If you don’t have someone close to you that you feel comfortable sitting down with, try going to places where you might be more exposed to people different than you (ex: a mosque, community event, pride, etc.) Over the past few years, I’ve been trying to expose myself more to the LGBTQ+ community. Growing up in the context that I did, I didn’t have very many queer people in my life that I could ask questions to. So, I decided to look for churches that were inclusive to that community in hopes that I could learn something. I went with churches, because I knew immediately that I would be able to find common ground with whoever I came in contact with there. If you asked me five years ago if I saw myself doing something like this, you’d get a big “heck no” from me. There were a lot of things that I didn’t understand, and there were questions in my head that I was afraid to even think, but being around the people of that community helped me put faces to the theories that I’d heard over the years.

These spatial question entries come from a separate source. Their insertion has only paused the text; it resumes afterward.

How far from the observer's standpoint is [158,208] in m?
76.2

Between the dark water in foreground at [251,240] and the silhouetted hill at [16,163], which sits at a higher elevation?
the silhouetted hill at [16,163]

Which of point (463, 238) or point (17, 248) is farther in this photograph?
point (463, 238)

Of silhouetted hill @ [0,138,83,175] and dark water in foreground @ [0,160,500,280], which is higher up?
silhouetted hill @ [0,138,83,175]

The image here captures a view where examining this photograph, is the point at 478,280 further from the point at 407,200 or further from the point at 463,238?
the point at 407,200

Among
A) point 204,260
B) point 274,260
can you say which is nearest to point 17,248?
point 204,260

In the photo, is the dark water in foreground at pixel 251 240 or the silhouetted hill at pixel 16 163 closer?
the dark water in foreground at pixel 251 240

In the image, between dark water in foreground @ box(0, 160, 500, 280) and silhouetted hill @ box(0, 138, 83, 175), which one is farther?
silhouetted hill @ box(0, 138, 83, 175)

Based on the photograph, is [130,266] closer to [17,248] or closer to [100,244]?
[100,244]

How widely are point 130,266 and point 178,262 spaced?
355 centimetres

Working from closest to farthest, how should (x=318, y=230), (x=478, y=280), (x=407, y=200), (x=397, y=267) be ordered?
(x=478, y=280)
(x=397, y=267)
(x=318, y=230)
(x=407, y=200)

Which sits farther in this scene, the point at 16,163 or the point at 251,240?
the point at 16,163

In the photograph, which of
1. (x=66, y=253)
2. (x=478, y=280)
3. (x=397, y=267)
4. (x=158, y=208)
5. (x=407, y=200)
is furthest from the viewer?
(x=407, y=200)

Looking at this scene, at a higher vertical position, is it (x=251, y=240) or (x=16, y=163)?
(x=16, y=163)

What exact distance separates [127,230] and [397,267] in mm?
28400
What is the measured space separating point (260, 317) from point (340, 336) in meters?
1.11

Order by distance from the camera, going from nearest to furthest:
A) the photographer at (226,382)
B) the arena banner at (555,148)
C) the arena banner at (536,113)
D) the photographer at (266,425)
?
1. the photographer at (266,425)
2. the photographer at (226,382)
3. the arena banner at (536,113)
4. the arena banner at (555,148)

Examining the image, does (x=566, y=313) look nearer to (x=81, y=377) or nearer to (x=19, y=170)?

I genuinely believe that once you start to get to know people of different cultures around you, you grow in love and appreciation for them. Part of loving and appreciating marginalized people is advocacy. In order to love people well, we’ve got to walk the walk. We can advocate by supporting organizations that support marginalized people. Donating and serving in homeless shelters, and supporting women’s health clinics are a couple of tangible ways to help on a higher level. It’s also important to speak up when something just doesn’t seem right. I’m not talking about in the speech-making, political campaigning way. I mean in the little moments. If we hear our male co-workers speaking inappropriately about a female co-worker, we speak up and remind them that women are to be respected. When uncle Bob at the Thanksgiving table says something insensitive about immigrants, we speak up and remind him in a loving way that there is a bigger picture than we can see, and that all humans are our kin.

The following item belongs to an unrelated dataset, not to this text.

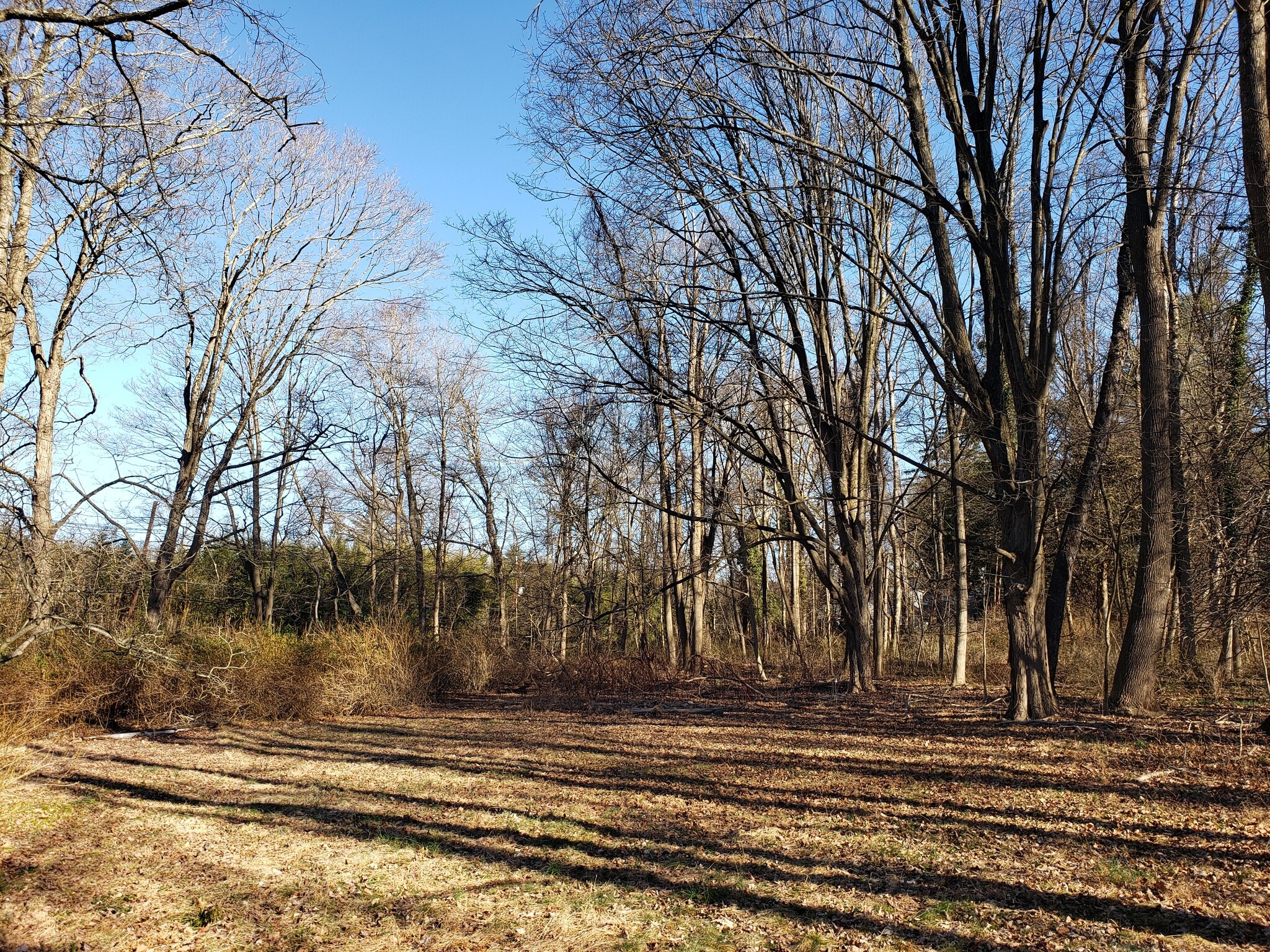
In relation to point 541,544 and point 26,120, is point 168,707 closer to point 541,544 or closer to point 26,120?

I hope you’re encouraged to take a step to expose yourself to the beauty of the differences in humanity. This goes for people of different religions, sexual orientations and gender identities, and even different political views. It’s always best to go into conversation, and even relationship, with a little more education. Education brings understanding, understanding brings respect, and respect grows to love. If we can all get to love each other, we can change the world.